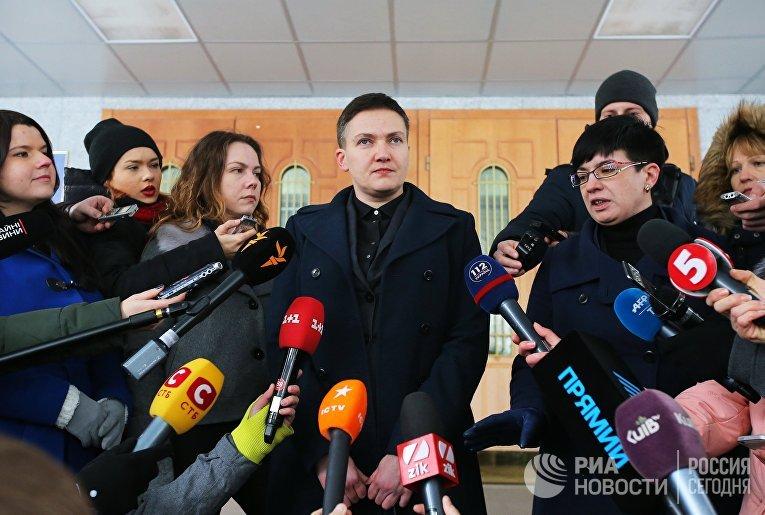 Брифинг Н. Савченко в Киеве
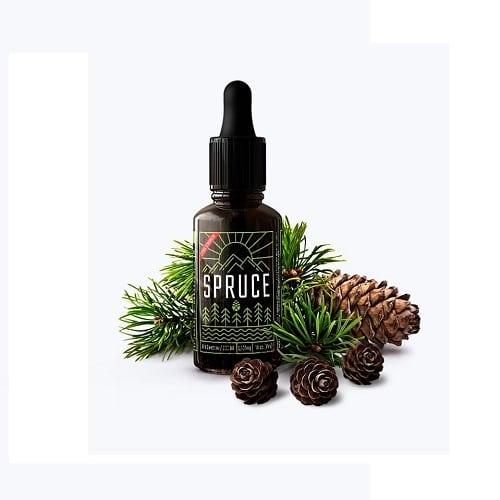 Spruce CBD review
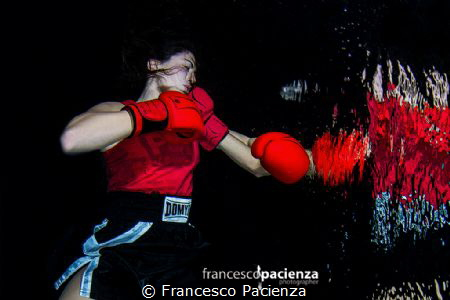 Knock out by Francesco Pacienza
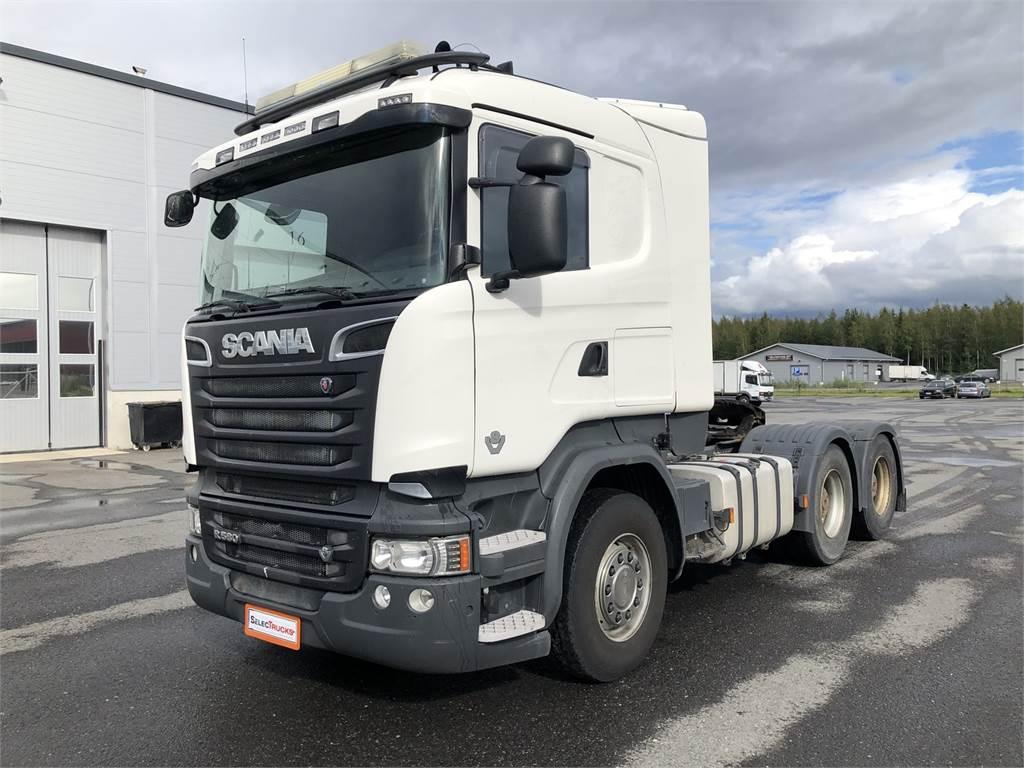 Scania R580 6x4 + Carnehl kippikärry 3aks. (liuku), Sora- ja kippiautot, Raskas kalusto ja perävaunut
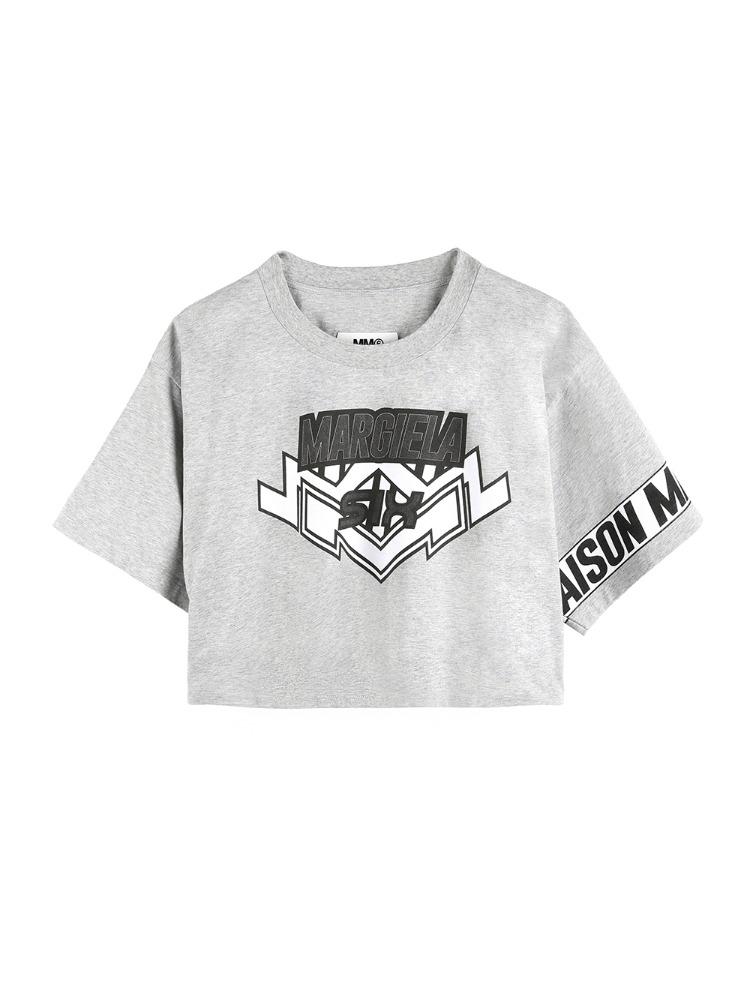 MOTOCROSS LOGO CROPPED T-SHIRT - 아데쿠베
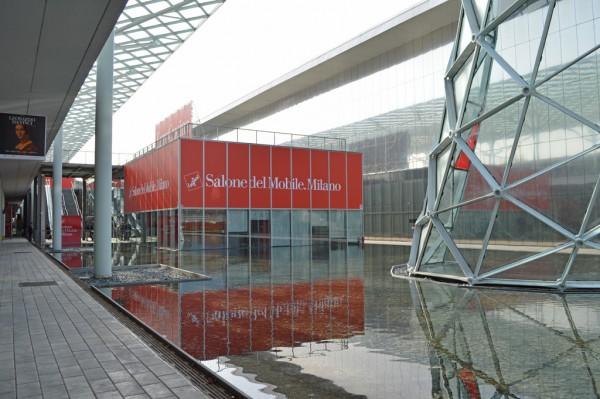 Mailänder Möbelmesse Trends 2015 Einrichten (14)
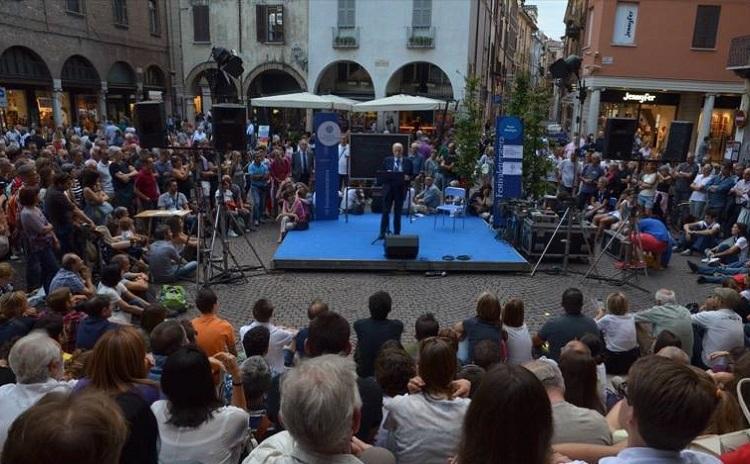 FestivaLiterature - Lombardy - Italy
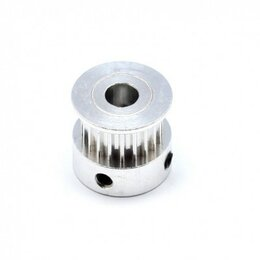 Принтеры и МФУ - Зубчатый шкив GT2-6, 20 зубьев 8мм, 0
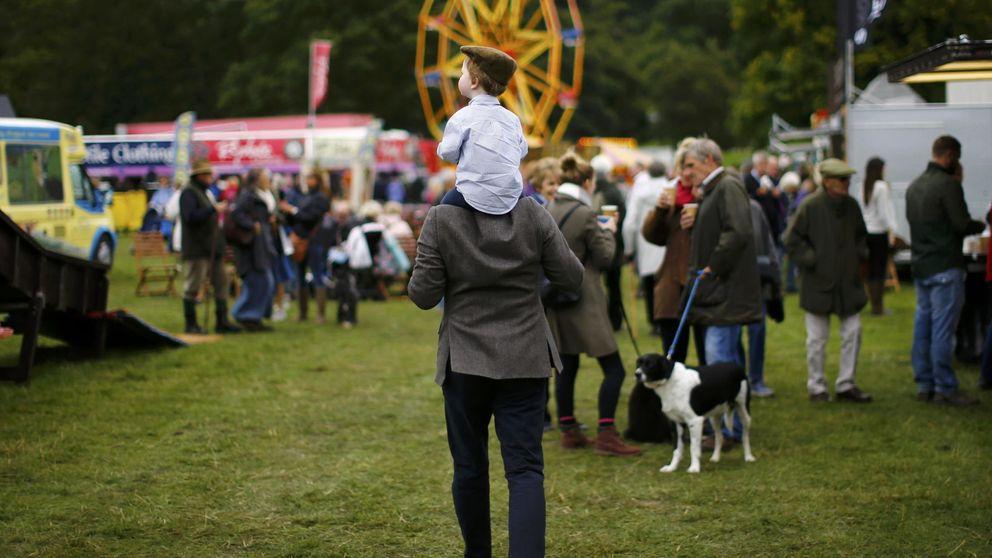 Descubriendo la última obsesión británica para ser feliz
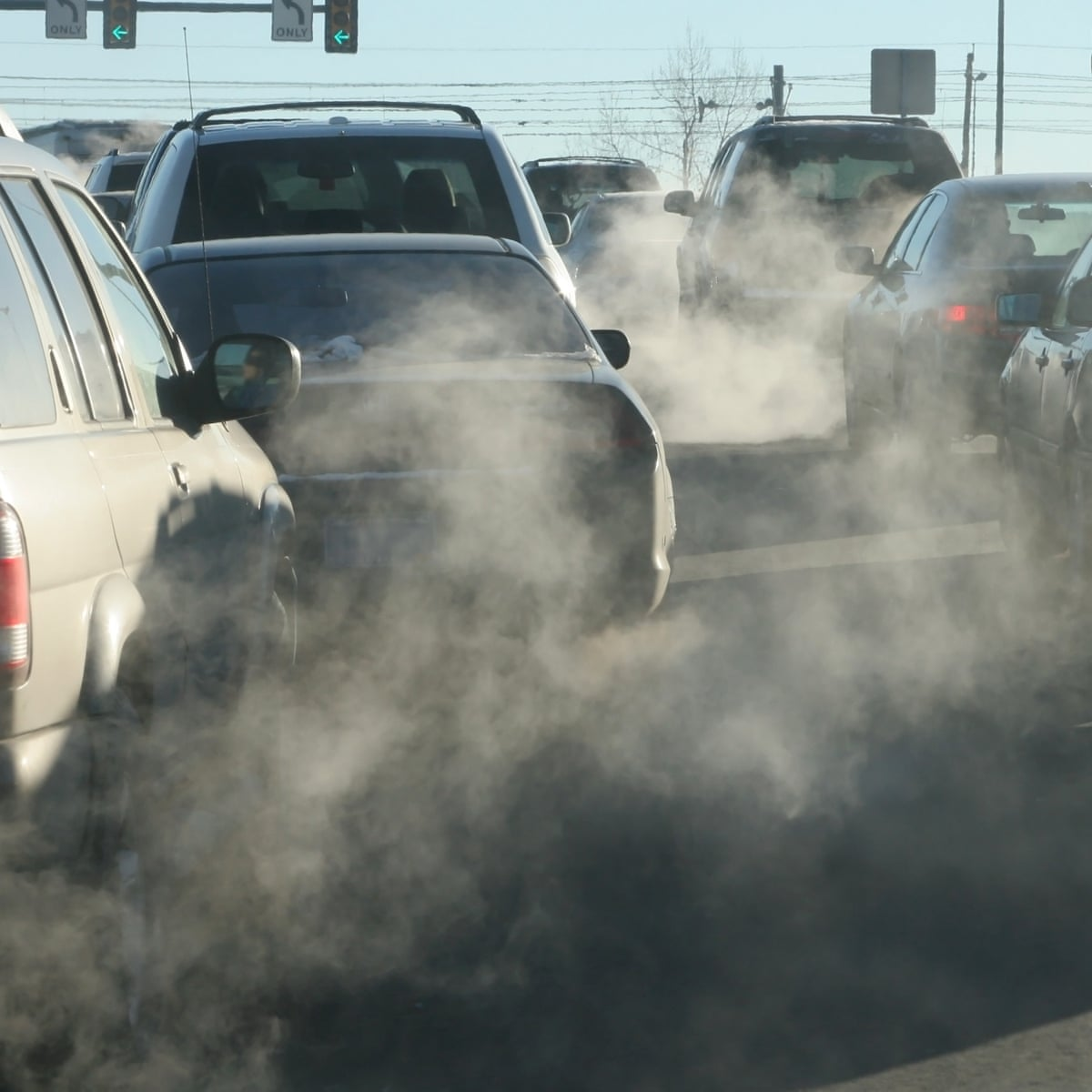 Raise car fuel prices to fight air pollution, says rightwing thinktank | Air pollution | The Guardian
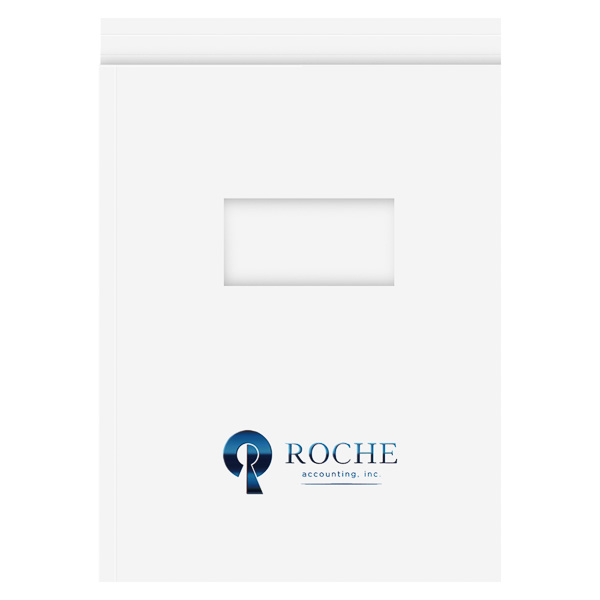 Roche Accounting, Inc. (Front View)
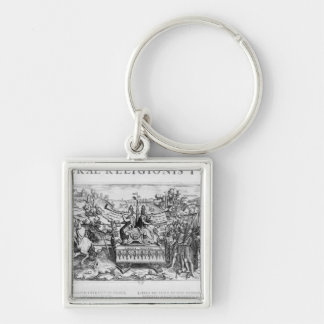Librae Religionis Typus', allegory Silver-Colored Square Keychain
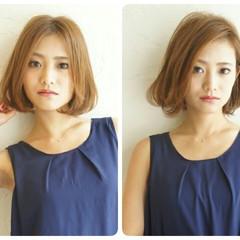 ウェットヘア 外国人風 ヘアアレンジ 大人かわいい ヘアスタイルや髪型の写真・画像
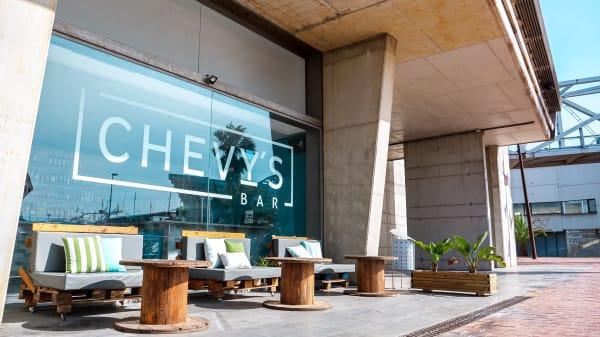 Chevy's Bar, Barcelona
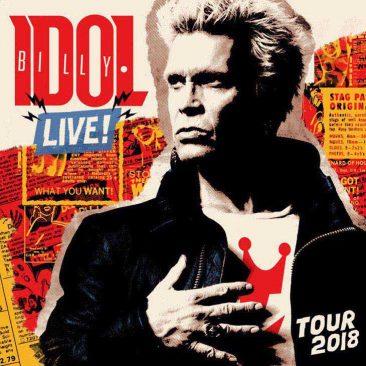 Billy Idol Announces Extensive UK, European Tour For 2018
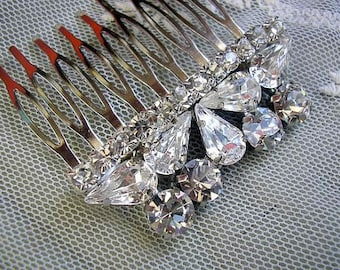 BRIDAL hair comb vintage style wedding HAIR ACCESSORIES sparkle Rhinestones bridal hair accessories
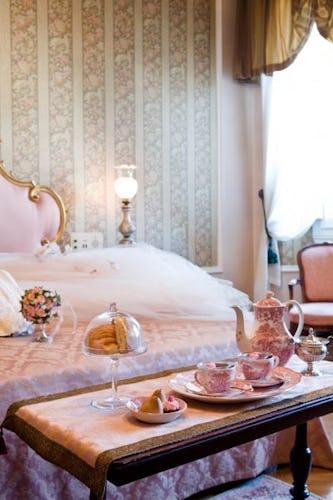 hotel-principe-florence_4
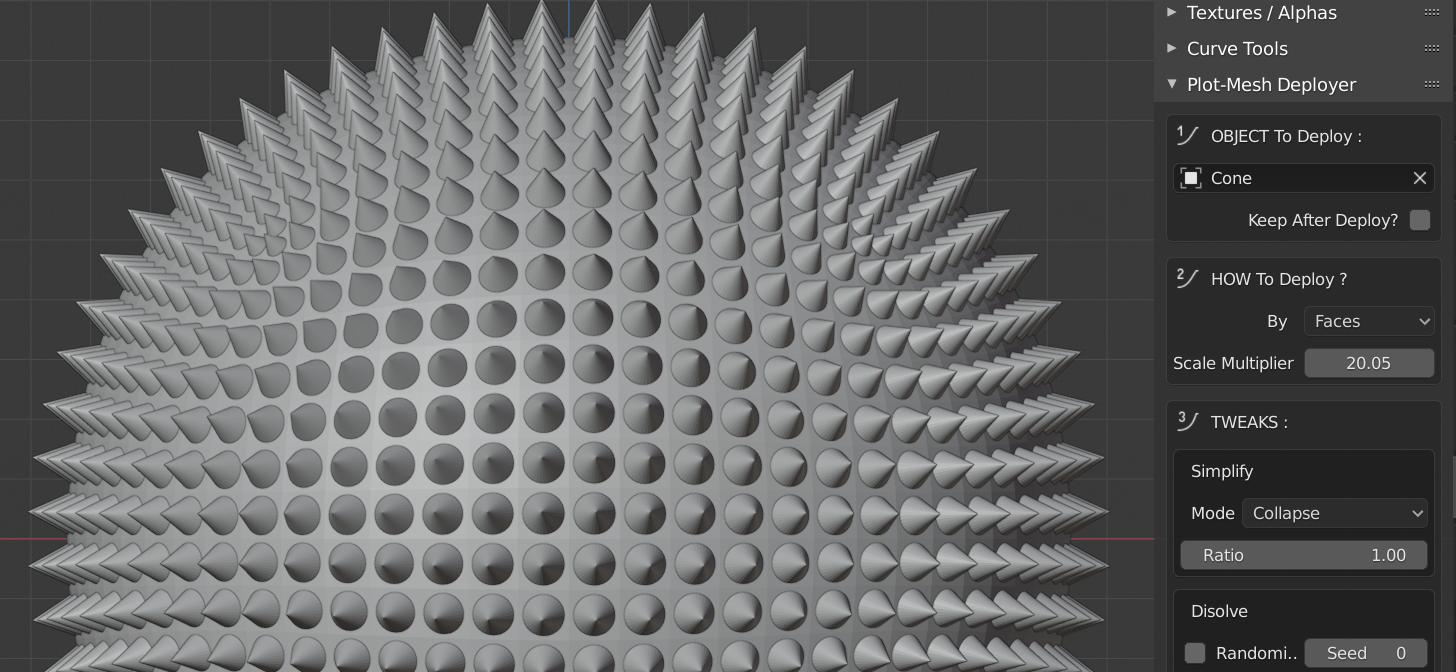 Review — Blender Atelier: Sculpt, version 1.1.1 [$]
________________
Nothing but the lines from the one containing "Roche Accounting, Inc. (Front View)" through the end of the listing should be printed, each exactly as it appears and without pictures.

Exercise solution:
 Roche Accounting, Inc. (Front View)
Librae Religionis Typus', allegory Silver-Colored Square Keychain
 ウェットヘア 外国人風 ヘアアレンジ 大人かわいい ヘアスタイルや髪型の写真・画像
 Chevy's Bar, Barcelona
 Billy Idol Announces Extensive UK, European Tour For 2018
 BRIDAL hair comb vintage style wedding HAIR ACCESSORIES sparkle Rhinestones bridal hair accessories
 hotel-principe-florence_4
 Review — Blender Atelier: Sculpt, version 1.1.1 [$]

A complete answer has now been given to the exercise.